THE PROBLEM:
Reproduce word for word the portion of the press release starting at "Goldstein wrote two" and ending at "own childhood experience.".

SUPPLIED PASSAGE:
Press Release

Bluma Goldstein, Pioneer of Jewish Studies at UC Berkeley, Dies at 93

Bluma Goldstein, who was the first professor to teach German-Jewish literature at UC Berkeley, passed away on January 14 at age 93.  Goldstein came to Berkeley in 1960, one of very few new women on the faculty.  She loved to tell the story of how the reception for new faculty was held in the Men’s Faculty Club and, as a woman, she was barred from attending.  The only reason she was sent the invitation was that the organizers of the reception did not know that “Bluma” was a woman’s name.  Never willing to take no for an answer, she created a scandal and was let in.

Goldstein wrote two important books in the field of Jewish Studies.  The first, Reinscribing Moses, analyzed how the Jewish writers Heinrich Heine, Franz Kafka and Sigmund Freud, as well as the composer Arnold Schoenberg, each gave their own modern interpretation to the biblical figure of Moses.  A second book, Enforced Marginality: Jewish Narratives of Abandoned Wives, examined the historical phenomenon and literary manifestations of the agunah, the abandoned Jewish wife who could not remarry.  Not incidentally, this book arose out of her own childhood experience.

Bluma Goldstein was born on December 15, 1929 in the Bronx.  Her mother, an immigrant garment worker from Lithuania, was abandoned by her husband, Goldstein’s father, when Goldstein was only a few months old.  Her native language was Yiddish and Jewishness for her was never about religion.  She was raised in poverty during the Great Depression.  She told the story of how, at age twelve and a half, she passed herself off as sixteen, and got a job in a book warehouse.  But she couldn’t figure out how to spend the money she earned without alerting her mother that she had taken a job, so, she hid it under the linoleum in the kitchen.  Her mother discovered the money and was horrified that her daughter had robbed a bank.  When she learned that Bluma had taken a job, she was then terrified that she would be arrested for sending her daughter for violating child labor laws.

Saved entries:

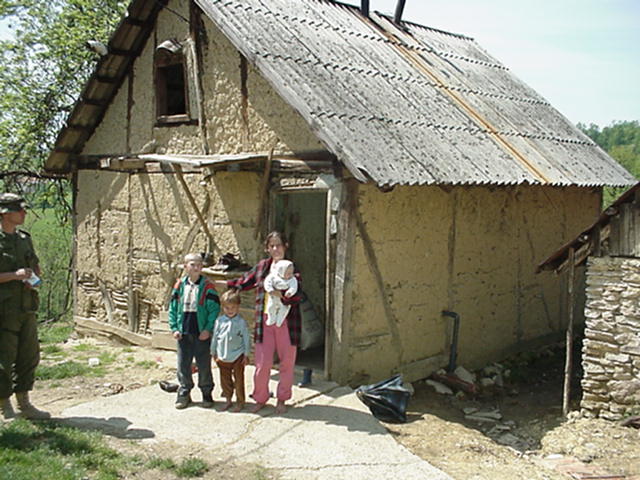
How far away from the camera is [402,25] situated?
12.7 m

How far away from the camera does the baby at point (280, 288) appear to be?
6449mm

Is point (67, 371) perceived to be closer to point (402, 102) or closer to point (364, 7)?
point (402, 102)

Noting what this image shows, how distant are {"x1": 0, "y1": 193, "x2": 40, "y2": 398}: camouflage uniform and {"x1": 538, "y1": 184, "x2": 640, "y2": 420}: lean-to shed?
5.82m

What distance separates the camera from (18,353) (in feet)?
19.7

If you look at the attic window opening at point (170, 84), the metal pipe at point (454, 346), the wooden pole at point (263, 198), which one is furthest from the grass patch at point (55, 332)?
the metal pipe at point (454, 346)

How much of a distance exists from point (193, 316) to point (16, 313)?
1599mm

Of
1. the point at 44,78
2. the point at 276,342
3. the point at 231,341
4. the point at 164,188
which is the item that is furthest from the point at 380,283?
the point at 44,78

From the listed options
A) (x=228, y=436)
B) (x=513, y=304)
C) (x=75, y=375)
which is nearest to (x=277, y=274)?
(x=228, y=436)

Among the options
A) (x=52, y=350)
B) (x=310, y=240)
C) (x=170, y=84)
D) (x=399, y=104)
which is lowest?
(x=52, y=350)

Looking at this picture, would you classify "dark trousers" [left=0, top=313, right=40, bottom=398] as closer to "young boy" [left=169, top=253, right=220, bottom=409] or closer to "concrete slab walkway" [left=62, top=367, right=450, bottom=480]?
"concrete slab walkway" [left=62, top=367, right=450, bottom=480]

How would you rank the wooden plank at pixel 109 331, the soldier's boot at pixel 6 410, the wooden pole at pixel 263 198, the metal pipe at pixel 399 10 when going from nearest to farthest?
the soldier's boot at pixel 6 410 → the wooden pole at pixel 263 198 → the wooden plank at pixel 109 331 → the metal pipe at pixel 399 10

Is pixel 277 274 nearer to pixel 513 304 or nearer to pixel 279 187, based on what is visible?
pixel 279 187

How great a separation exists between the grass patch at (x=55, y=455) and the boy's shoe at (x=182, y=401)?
38.9 inches

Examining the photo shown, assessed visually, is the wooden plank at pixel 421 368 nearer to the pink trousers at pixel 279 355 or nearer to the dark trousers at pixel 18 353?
the pink trousers at pixel 279 355
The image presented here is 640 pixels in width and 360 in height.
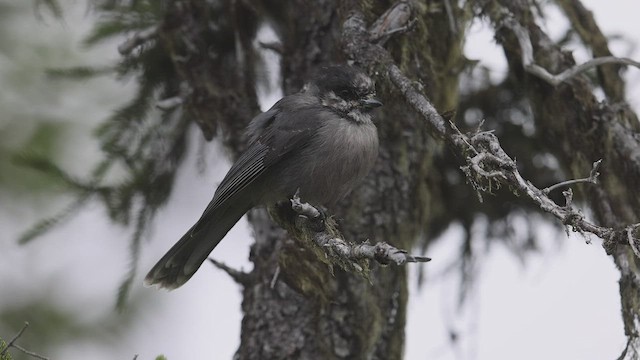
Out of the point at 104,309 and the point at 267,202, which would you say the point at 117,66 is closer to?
the point at 267,202

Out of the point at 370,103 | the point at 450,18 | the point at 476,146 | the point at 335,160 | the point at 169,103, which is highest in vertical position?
the point at 450,18

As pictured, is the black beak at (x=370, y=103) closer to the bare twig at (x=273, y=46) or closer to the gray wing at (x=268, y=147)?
the gray wing at (x=268, y=147)

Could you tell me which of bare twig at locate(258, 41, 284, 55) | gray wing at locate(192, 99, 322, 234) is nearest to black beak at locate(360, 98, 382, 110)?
gray wing at locate(192, 99, 322, 234)

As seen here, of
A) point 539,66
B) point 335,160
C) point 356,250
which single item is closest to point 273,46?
point 335,160

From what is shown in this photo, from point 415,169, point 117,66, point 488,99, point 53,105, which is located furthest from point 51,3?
point 488,99

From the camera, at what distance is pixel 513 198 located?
557 centimetres

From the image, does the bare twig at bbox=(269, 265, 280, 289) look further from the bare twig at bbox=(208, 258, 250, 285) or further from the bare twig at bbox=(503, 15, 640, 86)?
the bare twig at bbox=(503, 15, 640, 86)

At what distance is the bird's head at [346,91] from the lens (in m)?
4.34

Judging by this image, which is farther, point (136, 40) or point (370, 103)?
point (136, 40)

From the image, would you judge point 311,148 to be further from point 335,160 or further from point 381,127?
point 381,127

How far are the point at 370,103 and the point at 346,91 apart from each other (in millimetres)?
147

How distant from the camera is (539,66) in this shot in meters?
4.33

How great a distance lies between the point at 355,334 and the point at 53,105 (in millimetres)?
2894

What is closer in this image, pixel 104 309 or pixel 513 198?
pixel 513 198
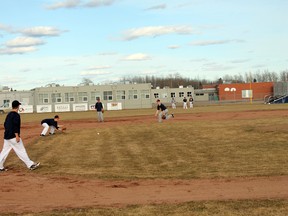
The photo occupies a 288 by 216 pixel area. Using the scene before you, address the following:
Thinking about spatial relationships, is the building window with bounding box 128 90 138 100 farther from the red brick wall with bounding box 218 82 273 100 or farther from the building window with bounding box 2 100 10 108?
the red brick wall with bounding box 218 82 273 100

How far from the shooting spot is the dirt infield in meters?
8.07

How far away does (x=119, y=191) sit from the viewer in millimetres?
9125

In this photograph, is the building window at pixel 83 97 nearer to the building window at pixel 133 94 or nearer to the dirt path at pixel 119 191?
the building window at pixel 133 94

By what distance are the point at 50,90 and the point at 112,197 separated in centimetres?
6944

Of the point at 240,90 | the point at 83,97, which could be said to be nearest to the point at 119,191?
the point at 83,97

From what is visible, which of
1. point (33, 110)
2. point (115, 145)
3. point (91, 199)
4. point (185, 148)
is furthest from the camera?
point (33, 110)

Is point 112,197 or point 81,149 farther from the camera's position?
point 81,149

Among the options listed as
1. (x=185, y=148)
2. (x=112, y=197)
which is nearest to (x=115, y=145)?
(x=185, y=148)

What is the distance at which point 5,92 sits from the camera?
78.3m

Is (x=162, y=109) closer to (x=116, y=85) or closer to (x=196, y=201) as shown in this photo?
(x=196, y=201)

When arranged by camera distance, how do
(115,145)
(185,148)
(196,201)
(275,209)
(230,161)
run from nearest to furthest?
1. (275,209)
2. (196,201)
3. (230,161)
4. (185,148)
5. (115,145)

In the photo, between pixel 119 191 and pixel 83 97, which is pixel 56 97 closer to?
pixel 83 97

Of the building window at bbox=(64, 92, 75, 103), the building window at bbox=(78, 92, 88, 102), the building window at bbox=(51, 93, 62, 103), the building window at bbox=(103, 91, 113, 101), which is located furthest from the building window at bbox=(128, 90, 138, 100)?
the building window at bbox=(51, 93, 62, 103)

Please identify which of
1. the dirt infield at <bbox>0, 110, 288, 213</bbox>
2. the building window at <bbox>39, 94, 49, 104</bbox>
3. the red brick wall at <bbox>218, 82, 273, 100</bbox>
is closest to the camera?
the dirt infield at <bbox>0, 110, 288, 213</bbox>
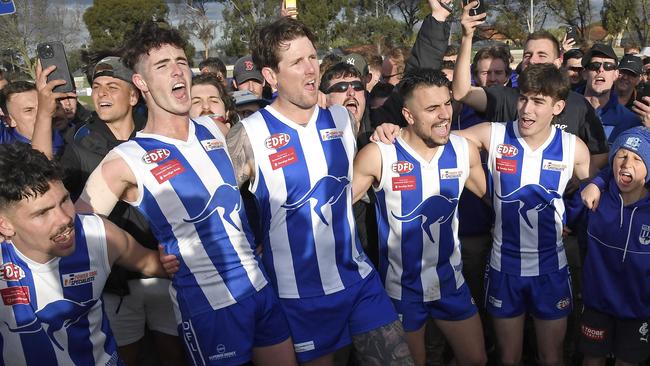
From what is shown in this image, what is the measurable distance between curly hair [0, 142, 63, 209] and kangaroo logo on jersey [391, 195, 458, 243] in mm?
2011

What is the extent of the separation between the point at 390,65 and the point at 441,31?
257 cm

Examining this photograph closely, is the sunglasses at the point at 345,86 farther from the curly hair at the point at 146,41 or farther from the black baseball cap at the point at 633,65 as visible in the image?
the black baseball cap at the point at 633,65

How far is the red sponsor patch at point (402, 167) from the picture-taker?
3.55 meters

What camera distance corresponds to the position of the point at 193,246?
290cm

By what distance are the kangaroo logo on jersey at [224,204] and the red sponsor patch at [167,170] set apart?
22cm

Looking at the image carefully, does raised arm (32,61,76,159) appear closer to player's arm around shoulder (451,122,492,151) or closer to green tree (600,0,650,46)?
player's arm around shoulder (451,122,492,151)

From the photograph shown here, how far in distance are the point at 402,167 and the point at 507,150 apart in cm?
78

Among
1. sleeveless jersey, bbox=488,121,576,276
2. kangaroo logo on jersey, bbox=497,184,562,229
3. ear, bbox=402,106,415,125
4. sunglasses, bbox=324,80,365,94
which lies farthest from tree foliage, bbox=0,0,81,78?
kangaroo logo on jersey, bbox=497,184,562,229

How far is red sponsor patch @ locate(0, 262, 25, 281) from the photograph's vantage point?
8.19 feet

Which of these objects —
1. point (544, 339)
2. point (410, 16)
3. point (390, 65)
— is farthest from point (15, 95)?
point (410, 16)

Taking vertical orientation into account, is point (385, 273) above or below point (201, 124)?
below

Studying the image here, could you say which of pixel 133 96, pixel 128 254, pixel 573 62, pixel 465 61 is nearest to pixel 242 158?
pixel 128 254

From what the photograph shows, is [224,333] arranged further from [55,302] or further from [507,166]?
[507,166]

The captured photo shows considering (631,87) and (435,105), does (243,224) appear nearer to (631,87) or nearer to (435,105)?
(435,105)
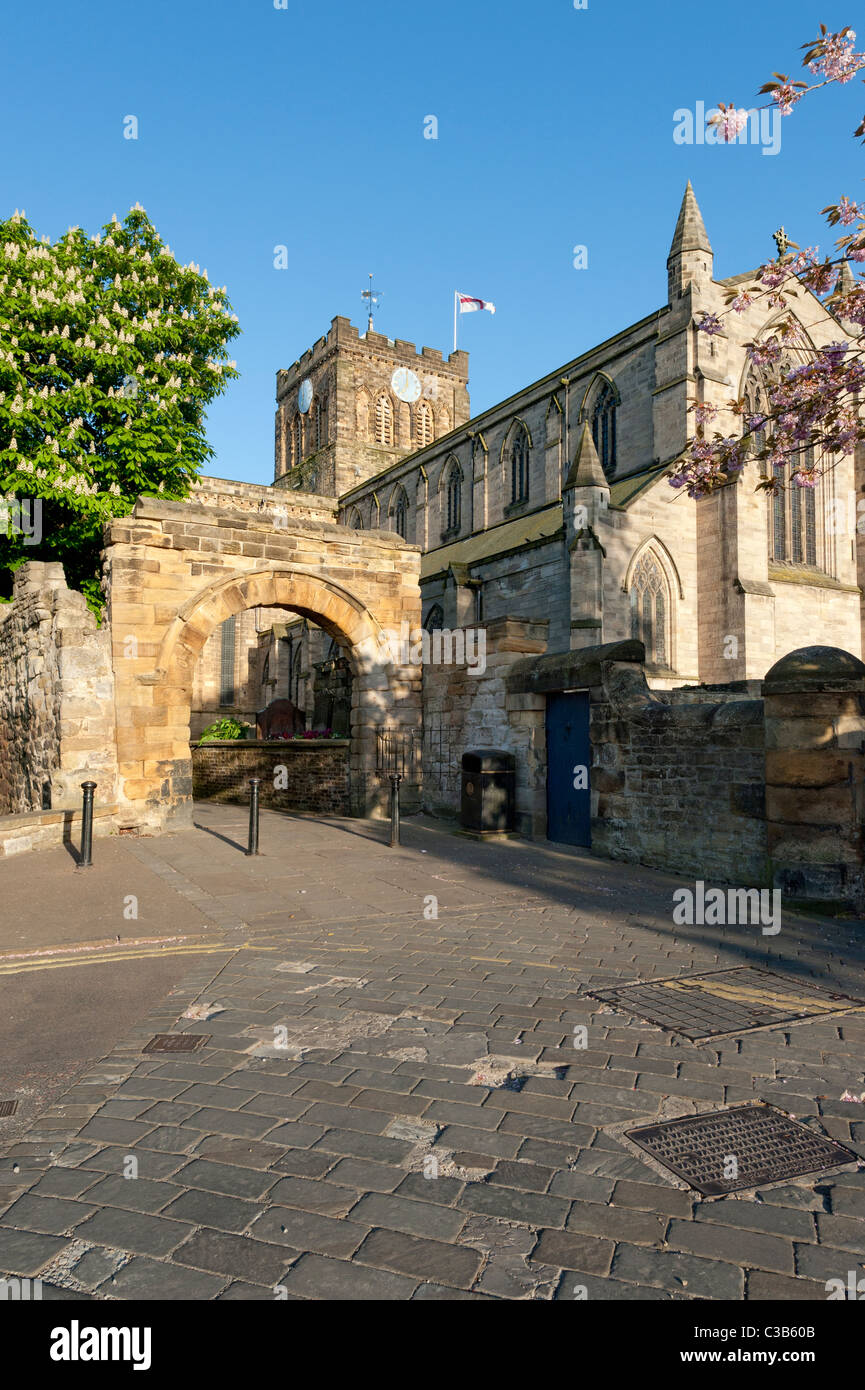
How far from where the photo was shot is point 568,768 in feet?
36.3

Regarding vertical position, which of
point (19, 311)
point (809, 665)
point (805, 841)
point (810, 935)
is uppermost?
point (19, 311)

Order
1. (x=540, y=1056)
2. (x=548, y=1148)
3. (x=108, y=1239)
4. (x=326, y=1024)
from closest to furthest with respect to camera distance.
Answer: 1. (x=108, y=1239)
2. (x=548, y=1148)
3. (x=540, y=1056)
4. (x=326, y=1024)

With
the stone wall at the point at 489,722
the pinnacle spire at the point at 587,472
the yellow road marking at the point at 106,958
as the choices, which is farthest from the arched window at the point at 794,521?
the yellow road marking at the point at 106,958

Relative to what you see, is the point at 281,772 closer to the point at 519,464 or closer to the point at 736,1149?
the point at 736,1149

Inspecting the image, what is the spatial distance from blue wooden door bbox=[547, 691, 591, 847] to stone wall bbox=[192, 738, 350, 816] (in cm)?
520

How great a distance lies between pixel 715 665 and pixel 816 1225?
73.5ft

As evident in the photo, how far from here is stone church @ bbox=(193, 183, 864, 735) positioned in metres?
22.8

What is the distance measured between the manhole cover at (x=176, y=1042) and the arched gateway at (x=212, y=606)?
8745 mm

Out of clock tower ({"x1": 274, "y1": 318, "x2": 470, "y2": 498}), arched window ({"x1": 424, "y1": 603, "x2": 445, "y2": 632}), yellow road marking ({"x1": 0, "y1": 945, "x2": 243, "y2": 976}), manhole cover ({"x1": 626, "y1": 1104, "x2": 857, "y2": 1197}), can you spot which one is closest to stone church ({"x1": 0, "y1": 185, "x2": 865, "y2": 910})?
arched window ({"x1": 424, "y1": 603, "x2": 445, "y2": 632})

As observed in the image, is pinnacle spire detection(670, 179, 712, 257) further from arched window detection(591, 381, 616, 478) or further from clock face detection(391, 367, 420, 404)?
clock face detection(391, 367, 420, 404)

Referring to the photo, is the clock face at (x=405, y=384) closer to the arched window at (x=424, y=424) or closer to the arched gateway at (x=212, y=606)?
the arched window at (x=424, y=424)

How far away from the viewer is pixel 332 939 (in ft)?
20.7

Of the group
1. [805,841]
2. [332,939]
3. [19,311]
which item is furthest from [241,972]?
[19,311]

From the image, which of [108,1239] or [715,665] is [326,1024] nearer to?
[108,1239]
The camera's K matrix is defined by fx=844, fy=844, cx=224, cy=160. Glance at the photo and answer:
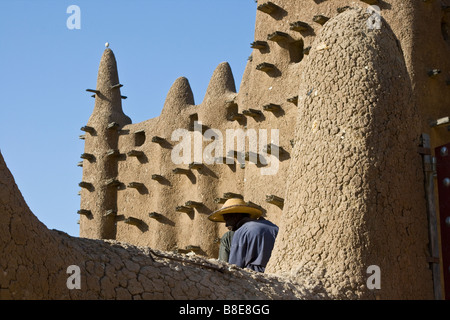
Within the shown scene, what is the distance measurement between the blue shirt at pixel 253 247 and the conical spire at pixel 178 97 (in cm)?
1130

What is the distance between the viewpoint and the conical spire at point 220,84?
1666 centimetres

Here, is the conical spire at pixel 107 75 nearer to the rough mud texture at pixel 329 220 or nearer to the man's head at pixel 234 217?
the man's head at pixel 234 217

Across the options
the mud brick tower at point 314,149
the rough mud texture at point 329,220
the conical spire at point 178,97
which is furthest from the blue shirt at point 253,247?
the conical spire at point 178,97

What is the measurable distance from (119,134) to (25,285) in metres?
14.8

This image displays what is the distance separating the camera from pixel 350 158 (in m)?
5.81

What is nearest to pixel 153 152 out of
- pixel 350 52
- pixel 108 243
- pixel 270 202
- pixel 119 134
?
pixel 119 134

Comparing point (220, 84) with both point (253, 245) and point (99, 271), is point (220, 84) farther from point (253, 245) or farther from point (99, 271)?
point (99, 271)

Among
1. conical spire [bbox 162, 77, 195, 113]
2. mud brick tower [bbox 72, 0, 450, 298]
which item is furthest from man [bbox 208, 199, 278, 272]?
conical spire [bbox 162, 77, 195, 113]

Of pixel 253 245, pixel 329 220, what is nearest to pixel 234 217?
pixel 253 245

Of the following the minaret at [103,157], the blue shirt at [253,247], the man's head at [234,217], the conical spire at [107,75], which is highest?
the conical spire at [107,75]

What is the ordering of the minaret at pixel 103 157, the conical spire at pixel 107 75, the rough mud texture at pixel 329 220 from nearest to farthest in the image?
the rough mud texture at pixel 329 220 → the minaret at pixel 103 157 → the conical spire at pixel 107 75

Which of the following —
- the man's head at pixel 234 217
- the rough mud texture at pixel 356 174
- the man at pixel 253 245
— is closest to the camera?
the rough mud texture at pixel 356 174

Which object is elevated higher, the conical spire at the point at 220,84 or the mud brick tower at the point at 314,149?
the conical spire at the point at 220,84

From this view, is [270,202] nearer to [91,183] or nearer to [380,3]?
[380,3]
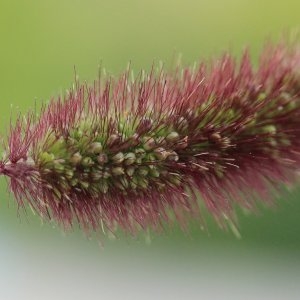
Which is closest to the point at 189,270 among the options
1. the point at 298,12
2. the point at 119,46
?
the point at 119,46

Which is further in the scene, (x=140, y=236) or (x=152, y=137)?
(x=140, y=236)

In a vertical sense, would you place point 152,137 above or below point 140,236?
below

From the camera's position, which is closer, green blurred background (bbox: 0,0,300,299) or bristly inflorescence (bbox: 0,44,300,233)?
bristly inflorescence (bbox: 0,44,300,233)

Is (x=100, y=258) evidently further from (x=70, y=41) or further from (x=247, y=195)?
(x=247, y=195)

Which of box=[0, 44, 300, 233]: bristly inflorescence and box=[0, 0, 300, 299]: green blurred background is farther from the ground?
box=[0, 0, 300, 299]: green blurred background

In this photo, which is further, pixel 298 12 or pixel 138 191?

OUTPUT:
Goldstein wrote two important books in the field of Jewish Studies.  The first, Reinscribing Moses, analyzed how the Jewish writers Heinrich Heine, Franz Kafka and Sigmund Freud, as well as the composer Arnold Schoenberg, each gave their own modern interpretation to the biblical figure of Moses.  A second book, Enforced Marginality: Jewish Narratives of Abandoned Wives, examined the historical phenomenon and literary manifestations of the agunah, the abandoned Jewish wife who could not remarry.  Not incidentally, this book arose out of her own childhood experience.